__EXERCISE MATERIALS__:
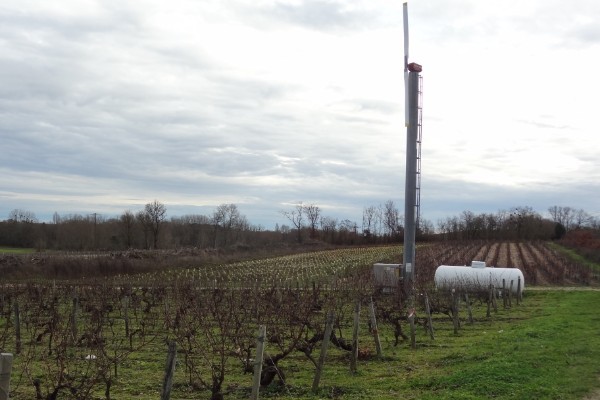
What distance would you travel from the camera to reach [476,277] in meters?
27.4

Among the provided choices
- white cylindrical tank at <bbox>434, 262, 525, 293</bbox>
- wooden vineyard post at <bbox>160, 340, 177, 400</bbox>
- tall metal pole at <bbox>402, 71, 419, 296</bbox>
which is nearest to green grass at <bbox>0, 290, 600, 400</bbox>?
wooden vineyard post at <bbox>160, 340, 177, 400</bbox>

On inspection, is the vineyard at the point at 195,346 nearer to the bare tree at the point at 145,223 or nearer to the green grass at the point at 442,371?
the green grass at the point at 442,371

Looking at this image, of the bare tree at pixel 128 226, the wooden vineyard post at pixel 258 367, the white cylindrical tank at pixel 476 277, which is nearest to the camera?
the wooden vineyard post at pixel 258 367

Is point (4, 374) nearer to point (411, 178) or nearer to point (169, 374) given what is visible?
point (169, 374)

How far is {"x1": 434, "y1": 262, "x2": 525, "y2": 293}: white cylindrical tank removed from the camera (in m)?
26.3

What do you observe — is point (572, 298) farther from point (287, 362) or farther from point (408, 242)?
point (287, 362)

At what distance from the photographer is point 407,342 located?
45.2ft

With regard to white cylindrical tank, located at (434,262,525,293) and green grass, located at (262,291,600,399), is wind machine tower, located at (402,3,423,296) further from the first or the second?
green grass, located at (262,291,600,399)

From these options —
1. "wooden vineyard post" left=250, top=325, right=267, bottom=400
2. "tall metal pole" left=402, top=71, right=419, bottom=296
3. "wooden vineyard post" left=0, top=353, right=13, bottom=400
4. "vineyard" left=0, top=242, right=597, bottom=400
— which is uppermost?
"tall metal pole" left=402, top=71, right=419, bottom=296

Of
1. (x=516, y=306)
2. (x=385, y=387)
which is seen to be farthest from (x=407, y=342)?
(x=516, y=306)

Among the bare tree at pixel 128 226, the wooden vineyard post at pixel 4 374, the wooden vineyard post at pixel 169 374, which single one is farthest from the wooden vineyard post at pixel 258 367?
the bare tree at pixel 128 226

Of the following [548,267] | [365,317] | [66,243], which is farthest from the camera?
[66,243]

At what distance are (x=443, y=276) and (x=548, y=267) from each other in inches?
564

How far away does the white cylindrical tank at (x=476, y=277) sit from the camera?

__AIM OF THE EXERCISE__: Reproduce the records word for word, beginning with the line containing "Of the following" and continuing through the end of the records.

__OUTPUT OF THE TASK__:
Of the following [548,267] | [365,317] | [66,243], which is farthest from the camera?
[66,243]

At what distance are (x=443, y=276) and (x=548, y=267) from each other in inches?
564

How far away does the white cylindrical tank at (x=476, y=277) sit from the camera?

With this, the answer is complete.